**CONSIGNE DONNÉE 1**: Sélectionnez chaque ligne des enregistrements qui contient le mot "right", en tenant compte de la casse.

**PASSAGE CITÉ**:
# # # # #

Contrefaçon ou "Fair use" ?

En guise de Base pour une défense dans d’éventuels procès, voici quelques éléments de réflexion sur les problèmes juridiques soulevés par Le Décodeur ("risques de contrefaçon pour atteinte aux droits patrimoniaux et au droit moral des auteurs cités, compte tenu à la fois du défaut d’identification clair et précis du nom des auteurs et des œuvres reproduites, de la réécriture de certaines citations en violation du droit moral des auteurs, et de l’incorporation dans le roman d’un nombre important de citations qui en constituent la substance même") :

La démarche à l'oeuvre dans Le Décodeur ne procède d’aucune visée subversive, telle que la revendiquent les adeptes du slogan « La propriété intellectuelle, c’est le vol !» ou encore les épigones de Debord et Lautréamont (« Le plagiat est nécessaire, le progrès l’implique »). Il ne s’agit pas non plus de sacrifier à la mode du sampling, du cut-up ou du copier-coller, telle que la pratiquent " les scripts DJ’ en vogue", ouvertement raillés dans le roman (chapitre scénario). Le Décodeur fait plutôt écho à la sentence de Montaigne (« Nous ne faisons que nous entregloser ») et s’efforce d’en tirer toutes les conséquences.

A l’heure du bombardement informationnel généralisé, la prétention à l’originalité n’a plus lieu d’être, sauf peut-être pour les créatifs de la pub... Inventer des histoires nouvelles, des visions nouvelles, des concepts nouveaux, des personnages nouveaux, c’est se condamner à alimenter le tout-à-l’égout médiatique, en contribuant à la construction de la grande illusion sociale. A l’inverse, procéder par prélèvements, détournements, abstractions successives, c’est se donner une chance d’échapper à la falsification générale, pour enfin « romantiser le réel » (Novalis). Si Le Décodeur récuse toute accusation de contrefaçon et s’affirme comme une œuvre singulière, c’est précisément parce que le travail de citation y est à la fois :

- systématique, puisque le texte se présente explicitement comme un tissu de sons, d’images et de mots inscrits dans une mémoire vive ;

- réfléchi (aux deux sens du terme), puisque le travail de citation y est rigoureusement motivé (notamment dans les chapitres scénario et réalisation), et que le texte, auto-référentiel, se donne à lire comme dans un miroir ;

- trans-figuratif, puisque tous les emprunts font l’objet d’un travail de déplacement, de condensation, qui les projette sur un autre plan. (D’où l’importance stratégique du générique en fin d’ouvrage, qui situe clairement Le Décodeur en dehors du champ romanesque standard, avec personnages, intrigues, etc. – notions que ce texte s’emploie à dynamiter de l’intérieur).

# # # # #

**ENREGISTREMENTS FOURNIS**:
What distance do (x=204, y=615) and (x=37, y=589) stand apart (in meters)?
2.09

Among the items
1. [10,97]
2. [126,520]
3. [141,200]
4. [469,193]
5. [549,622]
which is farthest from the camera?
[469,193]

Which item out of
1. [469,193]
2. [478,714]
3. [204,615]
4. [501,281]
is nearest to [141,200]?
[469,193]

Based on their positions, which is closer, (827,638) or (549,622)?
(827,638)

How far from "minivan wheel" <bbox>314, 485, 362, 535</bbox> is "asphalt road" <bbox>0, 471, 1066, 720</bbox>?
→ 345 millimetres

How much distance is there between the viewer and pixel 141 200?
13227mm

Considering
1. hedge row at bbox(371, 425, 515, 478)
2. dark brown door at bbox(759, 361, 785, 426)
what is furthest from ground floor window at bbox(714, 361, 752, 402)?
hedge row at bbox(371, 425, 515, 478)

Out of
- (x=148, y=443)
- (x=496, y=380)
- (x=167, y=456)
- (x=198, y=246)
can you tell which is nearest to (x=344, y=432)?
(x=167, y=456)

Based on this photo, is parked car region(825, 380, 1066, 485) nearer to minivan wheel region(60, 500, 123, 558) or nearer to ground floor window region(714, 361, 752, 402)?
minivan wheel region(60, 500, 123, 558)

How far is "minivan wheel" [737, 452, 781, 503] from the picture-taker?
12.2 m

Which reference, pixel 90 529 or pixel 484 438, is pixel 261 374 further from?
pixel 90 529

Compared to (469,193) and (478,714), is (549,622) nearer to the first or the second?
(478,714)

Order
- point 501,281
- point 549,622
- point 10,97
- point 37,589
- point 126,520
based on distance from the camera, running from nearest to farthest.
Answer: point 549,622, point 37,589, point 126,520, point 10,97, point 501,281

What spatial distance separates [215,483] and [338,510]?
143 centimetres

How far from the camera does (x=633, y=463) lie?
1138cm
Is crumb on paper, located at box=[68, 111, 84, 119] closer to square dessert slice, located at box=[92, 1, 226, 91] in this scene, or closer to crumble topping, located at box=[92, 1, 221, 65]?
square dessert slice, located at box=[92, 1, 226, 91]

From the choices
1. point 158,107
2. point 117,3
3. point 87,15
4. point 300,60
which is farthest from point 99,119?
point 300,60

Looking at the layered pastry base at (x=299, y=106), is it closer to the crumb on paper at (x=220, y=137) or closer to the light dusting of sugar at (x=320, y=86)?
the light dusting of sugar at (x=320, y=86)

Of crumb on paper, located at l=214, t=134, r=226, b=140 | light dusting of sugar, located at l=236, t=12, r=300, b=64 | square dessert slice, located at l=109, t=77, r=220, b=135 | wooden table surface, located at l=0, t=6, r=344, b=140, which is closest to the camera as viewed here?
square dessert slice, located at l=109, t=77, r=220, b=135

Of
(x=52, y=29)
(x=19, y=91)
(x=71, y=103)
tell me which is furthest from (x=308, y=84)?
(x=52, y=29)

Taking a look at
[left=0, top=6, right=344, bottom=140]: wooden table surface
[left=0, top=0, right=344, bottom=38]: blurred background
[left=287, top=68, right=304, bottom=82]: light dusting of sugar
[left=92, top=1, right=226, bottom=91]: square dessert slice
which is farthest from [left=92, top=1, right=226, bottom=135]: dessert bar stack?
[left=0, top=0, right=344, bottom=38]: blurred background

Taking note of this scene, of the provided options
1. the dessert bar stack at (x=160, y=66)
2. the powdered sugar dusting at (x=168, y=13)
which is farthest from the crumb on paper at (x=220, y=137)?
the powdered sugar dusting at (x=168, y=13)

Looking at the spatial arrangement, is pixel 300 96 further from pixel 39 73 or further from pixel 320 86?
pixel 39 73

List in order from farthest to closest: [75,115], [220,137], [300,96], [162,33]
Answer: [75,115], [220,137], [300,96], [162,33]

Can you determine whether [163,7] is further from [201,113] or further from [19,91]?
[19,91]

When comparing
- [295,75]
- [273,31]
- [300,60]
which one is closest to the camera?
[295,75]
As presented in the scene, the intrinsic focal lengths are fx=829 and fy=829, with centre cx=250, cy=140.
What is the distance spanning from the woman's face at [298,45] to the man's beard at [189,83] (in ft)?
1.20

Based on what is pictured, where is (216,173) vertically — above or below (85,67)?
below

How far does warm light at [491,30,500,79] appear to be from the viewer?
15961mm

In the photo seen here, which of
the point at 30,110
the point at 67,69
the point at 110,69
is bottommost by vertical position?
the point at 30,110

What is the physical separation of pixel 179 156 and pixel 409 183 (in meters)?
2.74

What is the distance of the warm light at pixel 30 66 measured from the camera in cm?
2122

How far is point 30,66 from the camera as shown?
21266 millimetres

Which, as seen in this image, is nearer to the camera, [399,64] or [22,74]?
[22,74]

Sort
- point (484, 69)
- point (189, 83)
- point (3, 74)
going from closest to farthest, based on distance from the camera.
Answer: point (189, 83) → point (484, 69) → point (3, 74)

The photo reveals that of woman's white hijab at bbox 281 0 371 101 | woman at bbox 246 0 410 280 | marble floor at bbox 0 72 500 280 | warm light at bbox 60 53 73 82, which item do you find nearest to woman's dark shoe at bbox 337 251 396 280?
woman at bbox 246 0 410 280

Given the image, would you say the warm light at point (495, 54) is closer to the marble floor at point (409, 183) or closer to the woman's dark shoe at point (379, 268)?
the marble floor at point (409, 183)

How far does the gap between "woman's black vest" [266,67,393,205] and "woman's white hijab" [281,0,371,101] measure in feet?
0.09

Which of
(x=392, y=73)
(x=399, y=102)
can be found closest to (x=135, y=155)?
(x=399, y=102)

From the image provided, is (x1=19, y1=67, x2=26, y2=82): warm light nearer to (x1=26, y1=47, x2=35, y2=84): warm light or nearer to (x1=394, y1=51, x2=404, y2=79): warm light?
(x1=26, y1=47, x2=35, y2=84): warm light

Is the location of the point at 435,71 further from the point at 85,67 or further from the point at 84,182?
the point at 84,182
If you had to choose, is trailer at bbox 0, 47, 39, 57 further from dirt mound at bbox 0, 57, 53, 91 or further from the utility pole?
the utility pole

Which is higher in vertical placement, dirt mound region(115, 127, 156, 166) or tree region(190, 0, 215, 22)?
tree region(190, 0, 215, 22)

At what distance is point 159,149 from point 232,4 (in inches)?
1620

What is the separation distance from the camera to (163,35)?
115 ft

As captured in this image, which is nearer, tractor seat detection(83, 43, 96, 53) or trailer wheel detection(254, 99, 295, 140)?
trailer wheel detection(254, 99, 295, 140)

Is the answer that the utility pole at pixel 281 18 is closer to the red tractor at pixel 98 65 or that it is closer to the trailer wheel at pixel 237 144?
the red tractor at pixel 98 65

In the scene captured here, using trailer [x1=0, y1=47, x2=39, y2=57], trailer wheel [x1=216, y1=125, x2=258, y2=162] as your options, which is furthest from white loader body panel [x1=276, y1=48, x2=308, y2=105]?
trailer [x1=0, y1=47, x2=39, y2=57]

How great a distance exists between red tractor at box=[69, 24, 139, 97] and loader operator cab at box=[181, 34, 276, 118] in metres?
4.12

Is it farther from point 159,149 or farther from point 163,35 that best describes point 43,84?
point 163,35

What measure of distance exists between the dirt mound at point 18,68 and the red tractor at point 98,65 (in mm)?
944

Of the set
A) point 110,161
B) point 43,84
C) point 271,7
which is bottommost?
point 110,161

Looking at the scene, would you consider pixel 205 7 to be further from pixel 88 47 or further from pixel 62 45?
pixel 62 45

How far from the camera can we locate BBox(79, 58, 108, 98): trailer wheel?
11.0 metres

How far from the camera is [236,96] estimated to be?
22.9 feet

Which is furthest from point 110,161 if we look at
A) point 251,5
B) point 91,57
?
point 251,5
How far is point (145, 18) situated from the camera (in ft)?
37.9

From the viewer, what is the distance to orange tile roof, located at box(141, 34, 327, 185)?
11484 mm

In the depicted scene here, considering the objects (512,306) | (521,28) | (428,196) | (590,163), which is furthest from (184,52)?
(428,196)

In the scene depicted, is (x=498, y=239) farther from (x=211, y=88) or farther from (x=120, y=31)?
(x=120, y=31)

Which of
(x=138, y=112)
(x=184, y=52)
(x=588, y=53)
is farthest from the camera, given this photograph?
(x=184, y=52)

# # # # #

**CONSIGNE DONNÉE 2**: Rédigez la suite du passage sur Le Décodeur, plus haut, en reprenant juste après sa dernière phrase.

**RÉPONSE RÉDIGÉE 1**:
[left=0, top=6, right=344, bottom=140]: wooden table surface
[left=0, top=0, right=344, bottom=38]: blurred background
[left=287, top=68, right=304, bottom=82]: light dusting of sugar
[left=92, top=1, right=226, bottom=91]: square dessert slice
which is farthest from [left=92, top=1, right=226, bottom=135]: dessert bar stack?
[left=0, top=0, right=344, bottom=38]: blurred background

**RÉPONSE RÉDIGÉE 2**:
Voir également le billet d'Eric Lint intitulé Au-delà du plagiat.

Générique

La plupart des textes contenus dans Le Décodeur, à commencer par la présente note[1], ont été publiés sous d’autres noms par d’autres éditeurs. Le plus souvent, ils ont été recopiés respectueusement, c’est à dire sans altérations, quoique sans vergogne, puisque le nom de l’auteur n’a jamais été cité. Mais il est aussi arrivé que le démarquage se double d’un détournement. Nous ne pouvons donc qu’inviter le lecteur sérieux, philologue attentif, à se reporter aux ouvrages signalés dans ce générique pour évaluer les distorsions et autres erreurs d’aliasing qu’ont pu subir certains de ces textes.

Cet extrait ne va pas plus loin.